Habis Sahur Jangan Langsung Tidur, Ini Alasannya

Ilustrasi tidur setelah sahur. (ist)
Ilustrasi tidur setelah sahur. (ist)

GenPI.co - Sahur merupakan ritual menyantap makanan yang dilakukan pada dini hari sebelum berpuasa. Setelah bangun pagi-pagi untuk menyantap sahur, biasanya kita memiliki untuk langsung tidur agar tidak mengantuk saat beraktivitas dari pagi hingga sore hari. 

Meski demikian, faktanya langsung tidur setelah sahur ternyata berbahaya bagi kesehatan tubuh. Dilansir dari doktersehat.com, salah satu masalah yang bisa terjadi jika tidur setelah sahur adalah GERD atau gastroesophageal reflux disease. 

Gejala dari penyakit GERD adalah rasa terbakar pada dada yang disebut sebagai heartburn, peningkatan produksi air liur, masalah bau mulut, sakit telinga, serta nyeri pada dada. Selain itu, GERD juga bisa memicu suara serak, radang tenggorokan, hingga batuk kering kronis.
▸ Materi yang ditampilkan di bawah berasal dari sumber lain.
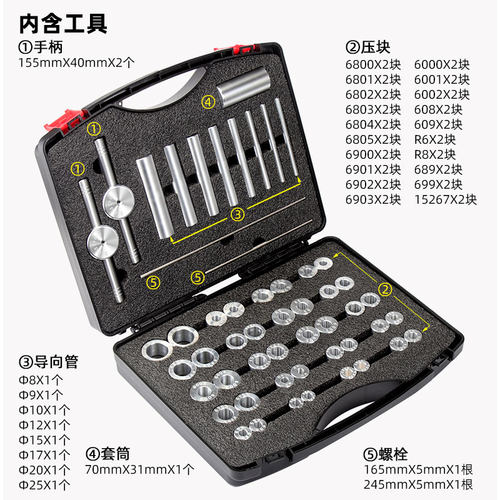 自行车中轴压入工具山地车前叉碗组花鼓塔基轴承培林压入组合套装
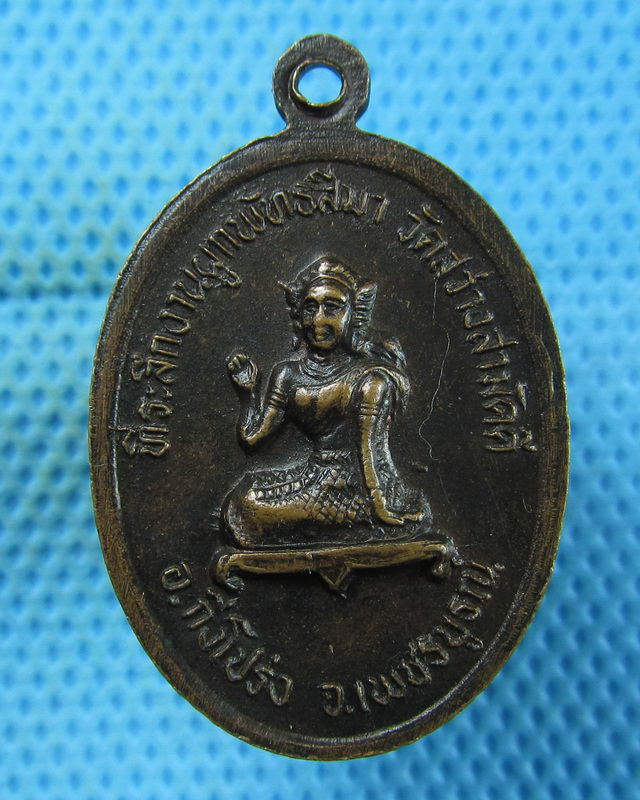 เหรียญหลวงพ่อเขียน หลัง นางกวัก วัดสว่างสามัคคี เพชรบูรณ์...เริ่ม20บาท(26/08/57-149)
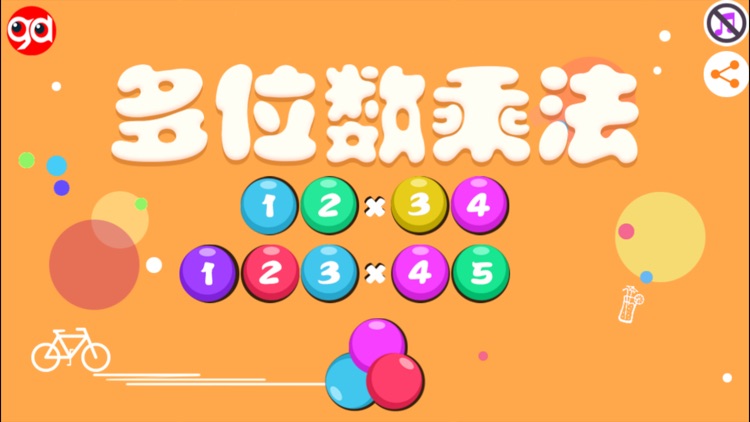 多位数乘法-趣动课堂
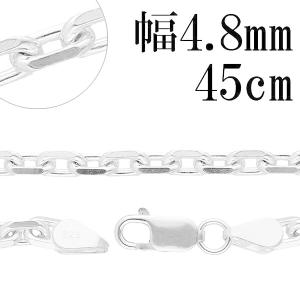 シルバー925 ネックレス あずきチェーン 2面カット 50cm 幅約5.9mm 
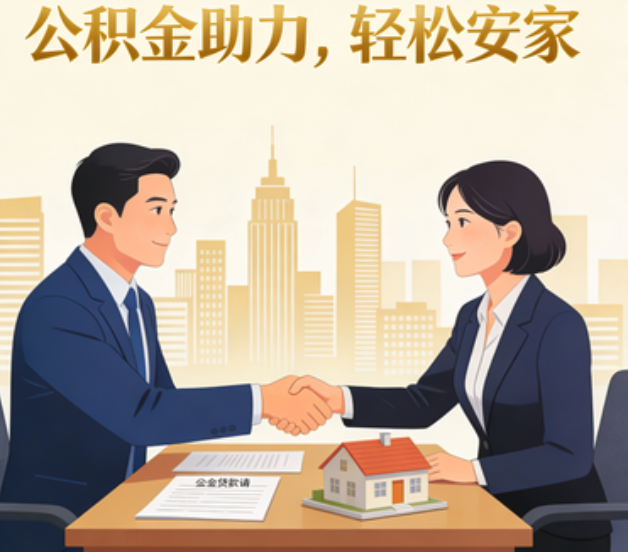 濮阳住房公积金：公积金结息利率显著高于当前银行存款利率水平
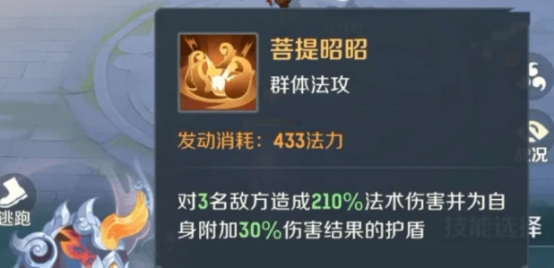 灵兽大冒险超级神兽有哪些1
Baca juga: 3 Alasan Kenapa Minum Teh Manis Saat Sahur Tidak Baik Dilakukan

Dokter spesialis penyakit dalam dari Fakulitas Kedokteran Universitas Indonesia, dr. Ari Fahrial Syam mengatakan, langsung tidur setelah sahur dapat menyebabkan asam lambung kembali ke arah kerongkongan dan menghambat pencernaan.

Masalah kesehatan pada lambung ini sering terjadi pada orang yang berpuasa, karena banyak dari mereka yang kurang tidur namun tetap bangun untuk melakukan santap sahur. Untuk mencegah terkena GERD saat berpuasa, sebaiknya berikan jeda waktu sekitar dua jam antara waktu makan sahur dan tidur.